10.1 Trust Region Policy Optimization (TRPO)
Motivation
Problem
Sampling is poor, preferably we would like a batch form.
\[ \hat{g} = \frac{1}{m} \sum^{m}_{i = 1} \sum^{T-1}_{t=0} \log \nabla_\theta \pi(A_{t}|S_{t}, \theta) \ \hat{A}_{t} \]
Step size \(\alpha\) is hard to get right.
Small changes in the parameter space \(\theta\) create drastic changes in the log probabilities of actions.
Solution
For the sampling problem, we can store old trajectories in a buffer \(D\) and learn from these in a batch form.
We need a new algorithm that takes step sizes \(\alpha\) without creating drastic changes in the log probabilities of actions.
Trust Region Policy Optimization (TRPO)
U.C. Berkeley 2015
Link to Research Paper
Mathematical Intuition
For the expected discounted reward of \(\pi_{\theta_{t+1}}\):
\[ F(\pi_{\theta_{t+1}}) = F(\pi_{\theta_{t}}) + \mathbb{E}_{\tau \approx \pi_{\theta_{t+1}}} [\sum^{\infty}_{t=0} \gamma^{t} \hat{A}_t] \]
For the discounted visitation frequencies:
\[ \rho_{\pi_{\theta_{t}}} = P(S_{0}) + \gamma P(S_{1}) + \gamma^{2} P(S_{2}) + ... \]
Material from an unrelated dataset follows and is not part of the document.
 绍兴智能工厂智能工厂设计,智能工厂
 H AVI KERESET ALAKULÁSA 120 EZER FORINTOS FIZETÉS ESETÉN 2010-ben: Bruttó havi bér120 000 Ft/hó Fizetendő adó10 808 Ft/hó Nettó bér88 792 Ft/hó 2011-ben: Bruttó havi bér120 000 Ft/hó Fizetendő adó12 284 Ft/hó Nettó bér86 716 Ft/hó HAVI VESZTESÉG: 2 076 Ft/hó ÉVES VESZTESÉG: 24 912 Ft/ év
We can now rewrite in terms of sum of states and actions:
\[ F(\pi_{\theta_{t+1}}) = F(\pi_{\theta_{t}}) + \mathbb{E}_{s \approx \rho_{\pi_{\theta_{t+1}}}, a \approx \pi_{\theta_{t}}} \left[\frac{\pi_{\theta_{t+1}}(a|s)}{\pi_{\theta_{t}}(a|s)} \hat{A}_t\right] \]
\(\rho_{\pi_{\theta_{t+1}}}\) makes optimizing \(F(\pi_{\theta_{t+1}})\) directly difficult.
One approach to this problem is to replace future sampling \(\rho_{\pi_{\theta_{t+1}}}\) with a local approximation \(L(\pi_{\theta_{t+1}})\), or “surrogate objective”:
\[ L(\pi_{\theta_{t+1}}) = F(\pi_{\theta_{t}}) + \mathbb{E}_{s \approx \rho_{\pi_{\theta_{t}}}, a \approx \pi_{\theta_{t}}} \left[\frac{\pi_{\theta_{t+1}}(a|s)}{\pi_{\theta_{t}}(a|s)} \hat{A}_t\right] \]
TRPO’s main contribution is monotonic improvement guarantee using a KL-Divergence metric:
\[ F(\pi_{\theta_{t+1}}) \geq L(\pi_{\theta_{t+1}}) - C \ D^{max}_{KL}(\pi_{\theta_{t}} \| \pi_{\theta_{t+1}}) \]